Der Verwandlungskünstler Ennio in Ost-Hessen zu Gast
Hanswerner Kruse
Schlüchtern (Weltexpresso) - Selten hat man ein Publikum im Bergwinkel derartig begeistert, ja geradezu enthemmt erlebt, wie beim Auftritt des Verwandlungskünstlers Ennio im Kuki-Zelt: Aus einer Hiphopperin wird die Disco-Sängerin Gloria Gaynor, aus Udo Lindenberg die Biene Maya.
Dazwischen tauchen Diana Ross oder Opernfiguren wie Carmen auf, die britische Queen wandelt sich zu Freddie Mercury, den Sänger von „Queen“. Die bekanntesten Stücke der jeweiligen Entertainer werden fast immer nur kurz angespielt. Ennios Playback dazu ist so perfekt, dass man oft meint, er singt selbst und macht Karaoke. Jeweils nach zwei, drei Metamorphosen huscht er kurz hinter die Bühne und wechselt hurtig seine Papierkostüme, die er dann jeweils mehrfach öffentlich verändert. Mit perfekter Körpersprache und Tanz, kräftiger Mimik und Gestik, später auch mit allerlei Slapsticks, verwandelt sich der Künstler seinen Figuren an.

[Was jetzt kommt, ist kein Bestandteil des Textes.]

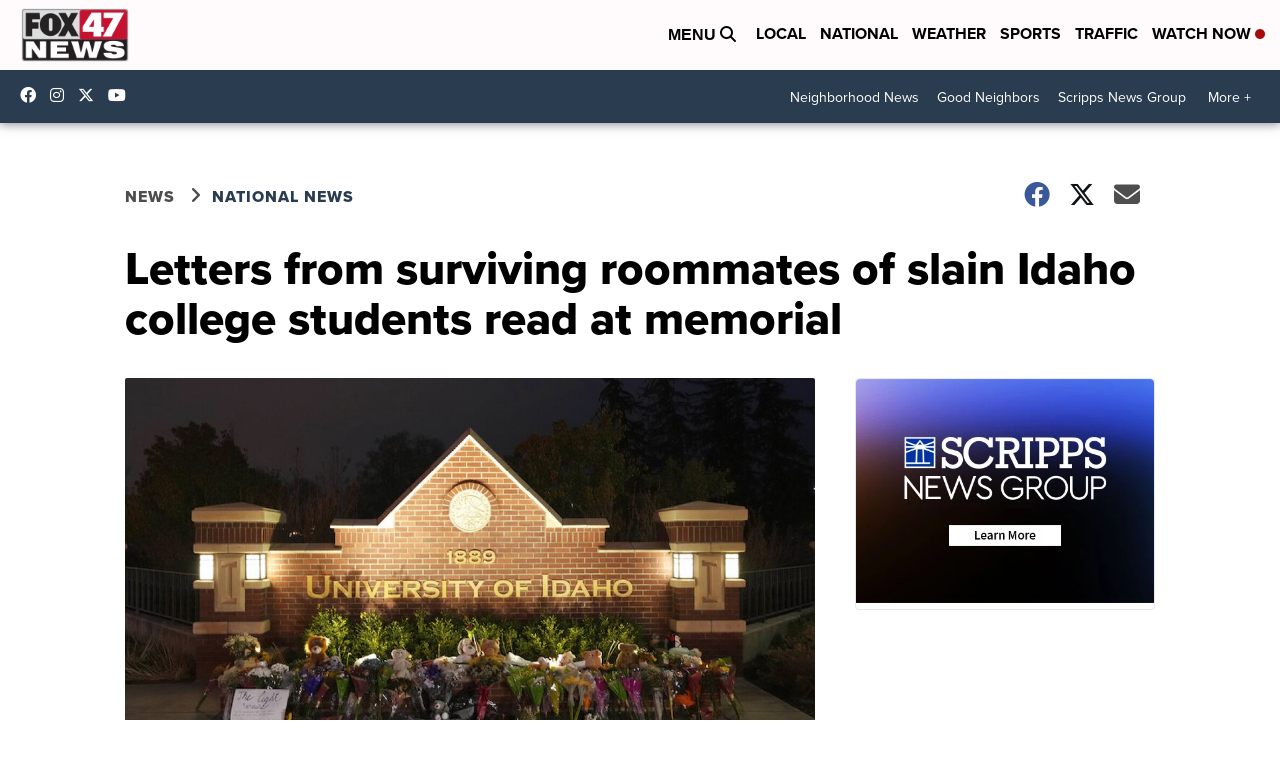

--- FILE ---
content_type: application/javascript; charset=utf-8
request_url: https://fundingchoicesmessages.google.com/f/AGSKWxUmVOuGPni-TvyJzR68Ae0FwwWrBvCg4xZIVBDOOe0_AFo4faSY5iaqM80Lke0P5SNmHaN7aGTYr8asxqA1ZtOUnlKzo7olpq1TtjD4QHYSfT4urSULXB0gmFZfKNE_JuxLqp8X50IIBTetj7dJavO0IwWvNirEYotxHaLlNynAzdqjM-Dcsyp1Qlcq/_/ad_pos=/adsys./aff_ad?/ad_pop1./728x90l.
body_size: -1286
content:
window['ef1c056a-ad5a-4764-a72f-caa0f1aa5c66'] = true;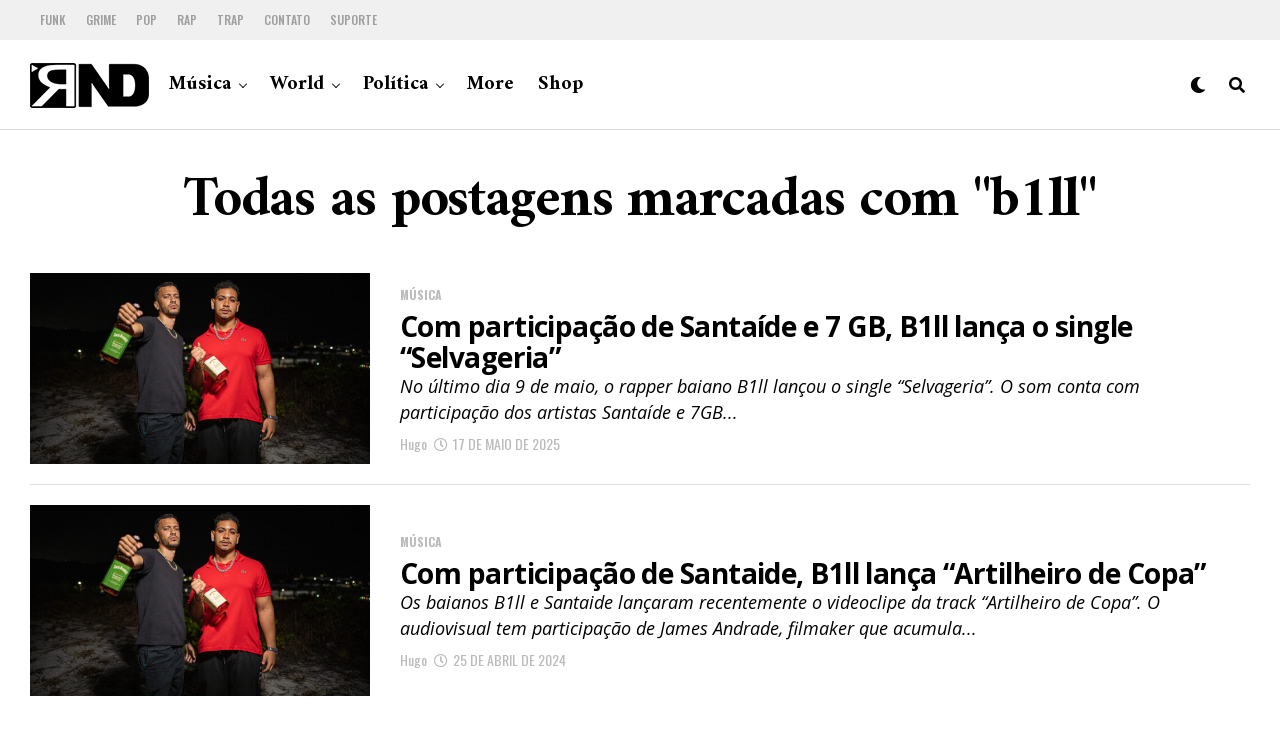

--- FILE ---
content_type: text/html; charset=utf-8
request_url: https://www.google.com/recaptcha/api2/aframe
body_size: 259
content:
<!DOCTYPE HTML><html><head><meta http-equiv="content-type" content="text/html; charset=UTF-8"></head><body><script nonce="Z4kppf3fZcFBwi1GhH80fA">/** Anti-fraud and anti-abuse applications only. See google.com/recaptcha */ try{var clients={'sodar':'https://pagead2.googlesyndication.com/pagead/sodar?'};window.addEventListener("message",function(a){try{if(a.source===window.parent){var b=JSON.parse(a.data);var c=clients[b['id']];if(c){var d=document.createElement('img');d.src=c+b['params']+'&rc='+(localStorage.getItem("rc::a")?sessionStorage.getItem("rc::b"):"");window.document.body.appendChild(d);sessionStorage.setItem("rc::e",parseInt(sessionStorage.getItem("rc::e")||0)+1);localStorage.setItem("rc::h",'1769078533315');}}}catch(b){}});window.parent.postMessage("_grecaptcha_ready", "*");}catch(b){}</script></body></html>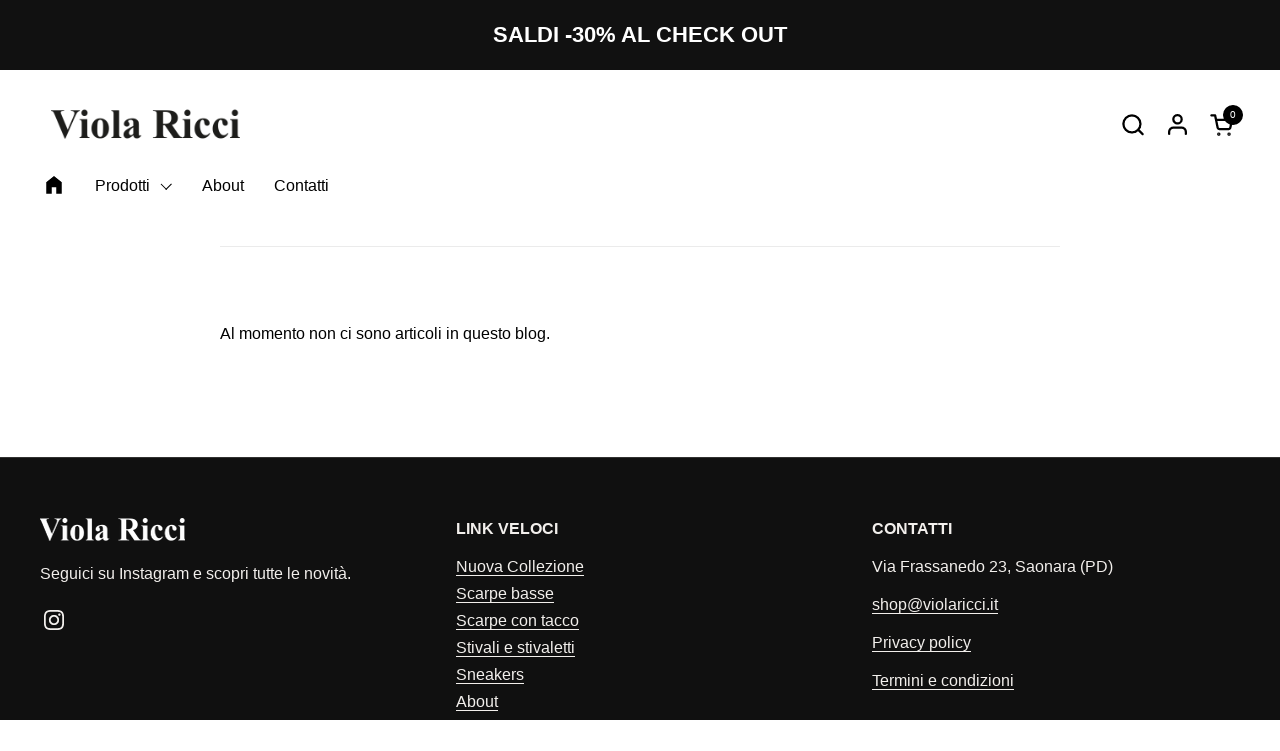

--- FILE ---
content_type: text/css
request_url: https://violaricci.it/cdn/shop/t/2/assets/component-blog-item.css?v=68559782706674088861692969497
body_size: -561
content:
@media screen and (max-width: 767px){.blog-item:not(:last-child){margin-bottom:1.25rem}}.blog-item__image{display:block;border-radius:var(--blog-item-border-radius);overflow:hidden}.blog-item__image figure,.blog-item__image img{border-radius:var(--blog-item-border-radius)}.blog-item__meta{color:var(--color-secondary-text-main)}.blog-item__meta span{display:inline-block}.blog-item__meta span:not(:last-child):after{content:"|";margin:0 .625rem;opacity:.62}.blog-tags{display:flex;flex-wrap:wrap;justify-content:flex-end;gap:.625rem;height:100%;align-items:center}@media screen and (max-width: 767px){.blog-tags{justify-content:flex-start}}.blog-header{display:grid;grid-template-columns:1fr 1fr;gap:2.5rem;align-items:start}@media screen and (max-width: 767px){.blog-header{gap:0;grid-template-columns:100%}}
/*# sourceMappingURL=/cdn/shop/t/2/assets/component-blog-item.css.map?v=68559782706674088861692969497 */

Der Mann ist ein Zauberer - nach zehn Minuten liegt ihm das Publikum zu Füßen, klatscht und singt mit. Wie will er das noch steigern? Ständig packt man die Kamera für die Pressefotos weg, genug sind gelungen, doch andauernd muss man sie erneut zur Hand nehmen. Denn unaufhörlich übertrifft Ennio seine lebenden Bilder mit noch besseren Kostümen bei farbigem Licht und etwas Theaternebel - vor allem aber mit sich selbst!
Fast unmerklich verändert er auch seine Mittel, manchmal hakt die Platte und Ennio wiederholt endlos einen Refrain. Aus seinen Papierverkleidungen kommen ab und zu weitere Gesichter und so erleben wir die Supremes mit drei Köpfen und sechs Armen. Aus den vier Performern von Kraftwerk wird Dieter Bohlen von Modern Talking. Gelegentlich singen die Stars auch länger, etwa Michael Jackson sein „I’m Bad“ oder Helene Fischer ihr „Atemlos durch die Nacht“, zum Schluss übrigens mit einem papiernen Sauerstoffgerät. Adele probiert mit ihrem Song „Hello“ diverse Papiertelefone: „Can you hear me...?“ Insgesamt brennt der Camoufleur ein brillantes Feuerwerk mit gewiss 60 Auftritten und 200 Figuren ab.
Ennios Schau ist zwar nichts weiter als ein nicht enden wollendes Defilee bekannter Stars, doch derartig perfekt und abwechslungsreich inszeniert, dass niemals Langeweile aufkommt. Die Verwandlungen sind oft extrem aber logisch, etwa von Rammstein zu Heino. Der Italiener hat eine geradezu erotische Lust an der Travestie als Whitney Houston, Tina Turner oder Madonna, deren Intensität das Publikum ganz offensichtlich berührt. Ennio ist ein Illusionist, obwohl man seine Verwandlungen gerade im kleinen KuKi-Zelt hautnah miterlebt. Er zieht die Leute unaufhörlich in seine lebenden Bilder hinein - und zerstört deren Zauber doch ständig durch die sichtbaren Veränderungen. Einerseits ist das ein kritischer Verfremdungseffekt, aber dessen Perfektion gebiert ständig neue Überraschungen. Niemals ist dabei auch nur der Hauch eines moralischen Zeigefingers spürbar.
Ennio hat ein in dieser Form nahezu einzigartiges Genre geschaffen. Im Gespräch mit den KuKi-Leuten sagte er dazu: „Es macht mich glücklich zu zeigen, was ich mit meiner Vorstellungskraft schaffen und umsetzen kann. Deshalb bin ich auch nach 30 Jahren noch glücklich mit der Show.“ Ein großer Dank an die Veranstalter, die mit diesem weltberühmten Künstler bestimmt keinen Gewinn gemacht haben.